Berbagai jenis patogen serangga dapat menyebabkan infeksi pada
inangnya. Kelompok patogen serangga utama adalah cendawan, virus, dan
bakteri. Contoh patogen serangga penting adalah cendawan Beauveria bassiana
yang menginfeksi kumbang penggerek buah kopi, virus Baculovirus oryctes yang
menginfeksi kumbang nyiur, Oryctes rhinoceros, dan bakteri Bacillus
thuringiensis. Patogen serangga dapat diproduksi secara massal dengan biaya
relatif murah dalam bentuk cairan atau tepung yang dalam pelaksanaannya di
lapang dapat disemprotkan seperti halnya dengan pestisida (Arifin 1999).

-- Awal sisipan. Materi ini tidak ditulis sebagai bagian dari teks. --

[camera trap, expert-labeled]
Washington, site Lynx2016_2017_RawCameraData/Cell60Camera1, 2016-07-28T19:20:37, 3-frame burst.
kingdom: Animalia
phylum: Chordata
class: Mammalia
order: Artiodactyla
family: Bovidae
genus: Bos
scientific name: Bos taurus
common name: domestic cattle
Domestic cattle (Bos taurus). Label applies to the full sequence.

Usaha melestarikan musuh alami dapat dilakukan dengan berbagai cara,
antara lain: 1) Pendayagunaan teknik budidaya tanaman sehat yang mendorong
berperannya musuh alami, misalnya penanaman varietas tahan, sanitasi selektif
dan penanaman dengan sistem tumpangsari, 2) Pengumpulan dan pemeliharaan
kelompok telur. Parasitoid telur yang muncul dibiarkan lepas ke pertanaman,
sedangkan telur yang menetas menjadi ulat, dimusnahkan, 3) Penggunaan
pestisida secara bijaksana. Pestisida digunakan secara selektif, sebagai pilihan
terakhir apabila populasi hama tidak dapat dikendalikan dengan cara lain dan
apabila berdasarkan hasil pemantauan, populasi hama telah melampaui ambang
kendali (Arifin 1999).
Serangga Predator
Predator adalah golongan serangga atau binatang yang memangsa
serangga lain. Ukuran tubuh predator umumnya lebih besar dibandingkan ukuran
mangsanya, dan memerlukan mangsa lebih dari satu ekor untuk memenuhi
kebutuhan hidupnya supaya dapat berkembang dengan normal. Sering kali fase
larva dan dewasa sebagai pemangsa (predator) pada mangsa yang sama. Namun
ada pula jenis predator yang fase larva dan dewasanya membutuhkan mangsa
yang berlainan (Rahadian et al. 2009). Beberapa predator bersifat kanibal,
terutama bila terjadi kekurangan makanan. Pada keadaan makanan yang terbatas,
individu yang lemah akan dimangsa oleh individu yang kuat. Imago kumbang
12
Coccinellidae akan memakan telurnya sendiri yang baru diletakkan bila
mangsanya yang berupa kutu-kutu tanaman tidak ditemukan (Borror et al. 1989).